Dame Dash: I get what you’re saying… the reason that there would be those moments like that, and people would just take them. For example, going back to the Kevin Liles situation that you mention, I made it clear to him – probably about five different times. The first time, I was probably real nice about it. The second time I was nice about it – “I’m gonna make sure put those [jackets on my artists], you know how I feel about my brand.” By the fourth time, I was aggravated – “I know you’re not makin’ jackets. Don’t make no jackets for my artists; this is not a Def Jam [Records] tour.” So after four times, he’s disrespected to me to level I’m gonna yell to get it done. I’m not tryin’ to be around people that I can’t get things done nicely with, where the only way you’re gonna listen is if I put you on television and embarrass you. The only reason why Kevin was so calm about that was ’cause he was [wrong]. That aggravates me more. That was ridiculous. That was some disrespectful shit. The people that I work with now, if that ever comes, I’ll get out the whiteboard and [show them].
DX: So you don’t like the anger?
Dame Dash: I hate it. Hate it. But I come from a place where in order to survive you had to make examples outta people or somebody might die – or get robbed. Aggression. I’m upset. I’m not gonna hit anybody, but I’m from the street, it’s hard to transition. So I finally got to transition. I know I still have that temper, but I can’t put myself in those scenarios to get pushed to that level.
Dame Dash Talks Murs, McKenzie Eddy & Da$h
DX: BluRoc Records releases and projects are interesting in that they have a wide scope. We saw that in BlakRoc. You have McKenzie’s Young Platinum project, which has her singing coupled with Cam’ron and Vado vocals. You also have this Murs Love & Rockets, Volume 1 album, which has a different side of Murs than we’ve seen. We can use that – who is it for?
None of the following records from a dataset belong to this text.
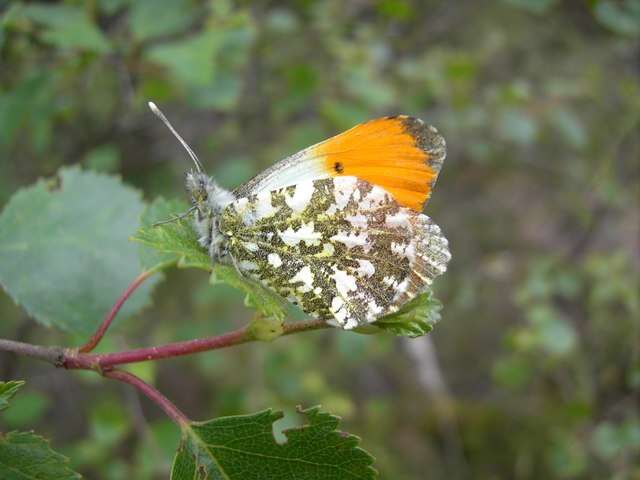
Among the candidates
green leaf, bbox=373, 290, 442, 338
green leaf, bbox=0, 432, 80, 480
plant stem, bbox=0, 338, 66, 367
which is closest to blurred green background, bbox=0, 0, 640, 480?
plant stem, bbox=0, 338, 66, 367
Dame Dash: It’s for Murs’ fans. A fan likes the person. It don’t even be about the music. The Beatles made all different types of music – Madonna, Seal. They go through different genres, and they’re followed by fans. Me, I don’t listen to just Hip Hop; I’m 40-fuckin’-years old. I never did. I listen to The Doors, The [Black] Keys, Disco Biscuits – when I’m [at DD172, where the latter two record]. That’s where McKenzie comes in. She has the same eclectic tastes. She cooks to Country music – real Country music. But she A&R’d a Jim Jones album, Curren$y’s [Pilot Talk II] album. All the music she listens, she knows her genre – her and Raquel. They always know.
After the interview Damon Dash reclined in his beanbag and flipped through photo-albums on his phone. As Murs and McKenzie discussed the opening tour, others chatted about sports, Dame explained pictures of a recent white-tee-shirt event in his native Harlem. Then he got to pictures of his kids. He speaks, to nobody in particular, “I really miss my daughter.” No one seemed to know what to say.
A caravan of cars began departure began as the sun went down. Murs drove Dame’s coach van with Da$h and Ski Beatz in the back. Film crews were shuttled out in two brand new Jeep Wranglers. Dame and McKenzie will follow later, back to the city that never sleeps, especially at BluRoc.